Work to do: Exactly as written, print each record in the listing.

Data rows:
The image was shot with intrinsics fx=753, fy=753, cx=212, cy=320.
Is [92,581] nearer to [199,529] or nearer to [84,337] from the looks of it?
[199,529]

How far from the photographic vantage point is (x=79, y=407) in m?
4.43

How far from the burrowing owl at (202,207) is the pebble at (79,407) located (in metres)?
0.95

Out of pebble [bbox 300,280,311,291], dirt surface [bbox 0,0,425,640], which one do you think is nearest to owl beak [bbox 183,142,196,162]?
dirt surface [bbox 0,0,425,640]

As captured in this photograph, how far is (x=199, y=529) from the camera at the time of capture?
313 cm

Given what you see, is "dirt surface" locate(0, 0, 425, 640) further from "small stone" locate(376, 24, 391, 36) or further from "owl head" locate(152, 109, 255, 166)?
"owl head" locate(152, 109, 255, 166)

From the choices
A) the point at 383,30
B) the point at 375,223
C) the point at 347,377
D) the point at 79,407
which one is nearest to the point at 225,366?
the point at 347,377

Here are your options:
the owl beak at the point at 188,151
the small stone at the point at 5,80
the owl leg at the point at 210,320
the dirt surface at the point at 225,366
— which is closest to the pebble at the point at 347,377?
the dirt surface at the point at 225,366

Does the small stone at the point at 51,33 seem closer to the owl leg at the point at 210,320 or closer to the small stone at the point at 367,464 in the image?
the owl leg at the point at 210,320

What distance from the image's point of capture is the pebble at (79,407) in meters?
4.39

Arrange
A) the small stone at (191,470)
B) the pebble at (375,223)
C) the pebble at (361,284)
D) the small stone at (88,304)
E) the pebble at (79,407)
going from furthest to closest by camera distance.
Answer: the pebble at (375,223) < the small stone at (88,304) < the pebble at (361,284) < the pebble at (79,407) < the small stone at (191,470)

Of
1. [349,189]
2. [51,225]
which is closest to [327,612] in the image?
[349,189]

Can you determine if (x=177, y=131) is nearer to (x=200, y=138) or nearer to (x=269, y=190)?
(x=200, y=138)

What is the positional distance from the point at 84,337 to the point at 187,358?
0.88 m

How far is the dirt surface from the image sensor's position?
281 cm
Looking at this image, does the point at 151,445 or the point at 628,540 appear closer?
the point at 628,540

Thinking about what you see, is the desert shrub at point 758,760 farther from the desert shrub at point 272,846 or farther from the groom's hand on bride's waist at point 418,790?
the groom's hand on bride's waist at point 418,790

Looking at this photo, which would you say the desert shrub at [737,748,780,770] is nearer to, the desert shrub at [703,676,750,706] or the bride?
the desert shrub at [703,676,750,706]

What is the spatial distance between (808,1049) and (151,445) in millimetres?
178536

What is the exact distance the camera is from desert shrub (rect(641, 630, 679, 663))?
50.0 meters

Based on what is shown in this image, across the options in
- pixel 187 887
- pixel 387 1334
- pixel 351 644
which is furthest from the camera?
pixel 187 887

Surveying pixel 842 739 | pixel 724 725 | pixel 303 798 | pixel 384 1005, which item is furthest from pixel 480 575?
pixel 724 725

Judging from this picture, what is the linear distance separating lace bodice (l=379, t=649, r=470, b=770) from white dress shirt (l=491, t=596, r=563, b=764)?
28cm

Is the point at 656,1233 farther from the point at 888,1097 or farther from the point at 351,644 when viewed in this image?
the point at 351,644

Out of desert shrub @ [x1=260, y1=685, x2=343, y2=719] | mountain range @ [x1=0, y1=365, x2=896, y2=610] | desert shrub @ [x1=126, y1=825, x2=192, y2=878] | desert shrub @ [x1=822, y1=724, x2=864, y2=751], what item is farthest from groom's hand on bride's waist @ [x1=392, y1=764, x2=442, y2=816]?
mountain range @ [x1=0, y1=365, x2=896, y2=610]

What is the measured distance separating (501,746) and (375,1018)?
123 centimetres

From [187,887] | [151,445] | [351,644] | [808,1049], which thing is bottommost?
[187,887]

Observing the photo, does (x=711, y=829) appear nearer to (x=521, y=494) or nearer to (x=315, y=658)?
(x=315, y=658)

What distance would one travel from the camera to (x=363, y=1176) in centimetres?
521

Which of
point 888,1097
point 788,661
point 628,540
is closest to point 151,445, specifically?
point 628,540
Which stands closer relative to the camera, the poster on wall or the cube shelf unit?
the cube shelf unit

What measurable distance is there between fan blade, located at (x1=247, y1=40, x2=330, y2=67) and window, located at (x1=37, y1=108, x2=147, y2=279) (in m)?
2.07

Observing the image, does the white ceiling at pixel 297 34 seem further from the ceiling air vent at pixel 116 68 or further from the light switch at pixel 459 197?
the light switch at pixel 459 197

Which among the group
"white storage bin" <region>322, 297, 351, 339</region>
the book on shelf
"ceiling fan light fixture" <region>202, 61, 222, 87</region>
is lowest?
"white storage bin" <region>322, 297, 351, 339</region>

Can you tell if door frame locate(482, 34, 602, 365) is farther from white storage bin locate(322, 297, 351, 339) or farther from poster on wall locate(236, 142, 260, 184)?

The result:
The image was shot with intrinsics fx=753, fy=753, cx=212, cy=320.
Is [92,581] nearer to [199,529] or nearer to [84,337] from the looks of it?
[199,529]

How far from the photographic vantage point is (x=79, y=407) in m?
4.43

How far from the burrowing owl at (202,207) is the pebble at (79,407) located (in metres)?
0.95

Out of pebble [bbox 300,280,311,291], dirt surface [bbox 0,0,425,640], which one do you think is nearest to owl beak [bbox 183,142,196,162]?
dirt surface [bbox 0,0,425,640]

As captured in this photograph, how far is (x=199, y=529) from the camera at the time of capture?
313 cm

Given what you see, is "dirt surface" locate(0, 0, 425, 640) further from "small stone" locate(376, 24, 391, 36) or further from "owl head" locate(152, 109, 255, 166)?
"owl head" locate(152, 109, 255, 166)

From the choices
A) the point at 383,30
B) the point at 375,223
C) the point at 347,377
D) the point at 79,407
which one is nearest to the point at 225,366?
the point at 347,377

Here are your options:
the owl beak at the point at 188,151
the small stone at the point at 5,80
the owl leg at the point at 210,320
the dirt surface at the point at 225,366
— which is closest to the pebble at the point at 347,377?
the dirt surface at the point at 225,366

Does the small stone at the point at 51,33 seem closer to the owl leg at the point at 210,320 or closer to the small stone at the point at 367,464 in the image?
the owl leg at the point at 210,320

What distance from the image's point of capture is the pebble at (79,407) in meters?
4.39

Arrange
A) the small stone at (191,470)
B) the pebble at (375,223)
C) the pebble at (361,284)
D) the small stone at (88,304)
E) the pebble at (79,407)
going from furthest to closest by camera distance.
Answer: the pebble at (375,223) < the small stone at (88,304) < the pebble at (361,284) < the pebble at (79,407) < the small stone at (191,470)

Of
1. [349,189]
2. [51,225]
which is closest to [327,612] in the image?
[349,189]

Can you determine if (x=177, y=131) is nearer to (x=200, y=138) or nearer to (x=269, y=190)?
(x=200, y=138)

What is the positional distance from the point at 84,337 to the point at 187,358?
0.88 m

How far is the dirt surface from the image sensor's position?
281 cm
Looking at this image, does the point at 151,445 or the point at 628,540 appear closer?
the point at 628,540

Thinking about what you see, is the desert shrub at point 758,760 farther from the desert shrub at point 272,846 or farther from the groom's hand on bride's waist at point 418,790?
the groom's hand on bride's waist at point 418,790

Looking at this photo, which would you say the desert shrub at [737,748,780,770] is nearer to, the desert shrub at [703,676,750,706] or the bride?
the desert shrub at [703,676,750,706]

What is the spatial distance between (808,1049) and (151,445) in millimetres?
178536

What is the exact distance the camera is from desert shrub (rect(641, 630, 679, 663))?
50.0 meters

Based on what is shown in this image, across the options in
- pixel 187 887
- pixel 387 1334
- pixel 351 644
which is furthest from the camera?
pixel 187 887

Surveying pixel 842 739 | pixel 724 725 | pixel 303 798 | pixel 384 1005, which item is furthest from pixel 480 575?
pixel 724 725

Judging from this picture, what is the linear distance separating lace bodice (l=379, t=649, r=470, b=770) from white dress shirt (l=491, t=596, r=563, b=764)?
28cm

Is the point at 656,1233 farther from the point at 888,1097 or farther from the point at 351,644 when viewed in this image?
the point at 351,644

Out of desert shrub @ [x1=260, y1=685, x2=343, y2=719] | mountain range @ [x1=0, y1=365, x2=896, y2=610] | desert shrub @ [x1=126, y1=825, x2=192, y2=878] | desert shrub @ [x1=822, y1=724, x2=864, y2=751], what item is farthest from groom's hand on bride's waist @ [x1=392, y1=764, x2=442, y2=816]?
mountain range @ [x1=0, y1=365, x2=896, y2=610]

What is the measured distance separating (501,746) and (375,1018)?
123 centimetres

From [187,887] | [151,445] | [351,644] | [808,1049], which thing is bottommost?
[187,887]

Observing the photo, does (x=711, y=829) appear nearer to (x=521, y=494) or nearer to (x=315, y=658)?
(x=315, y=658)

What distance would one travel from the camera to (x=363, y=1176) in centimetres?
521

Which of
point 888,1097
point 788,661
point 628,540
is closest to point 151,445, specifically?
point 628,540
Which stands closer relative to the camera, the poster on wall or the cube shelf unit?
the cube shelf unit

What measurable distance is there between fan blade, located at (x1=247, y1=40, x2=330, y2=67) and window, located at (x1=37, y1=108, x2=147, y2=279) (in m)?
2.07

Observing the image, does the white ceiling at pixel 297 34 seem further from the ceiling air vent at pixel 116 68 or further from the light switch at pixel 459 197?
the light switch at pixel 459 197

Which among the group
"white storage bin" <region>322, 297, 351, 339</region>
the book on shelf
"ceiling fan light fixture" <region>202, 61, 222, 87</region>
is lowest?
"white storage bin" <region>322, 297, 351, 339</region>

Can you tell if door frame locate(482, 34, 602, 365) is farther from white storage bin locate(322, 297, 351, 339) or farther from poster on wall locate(236, 142, 260, 184)?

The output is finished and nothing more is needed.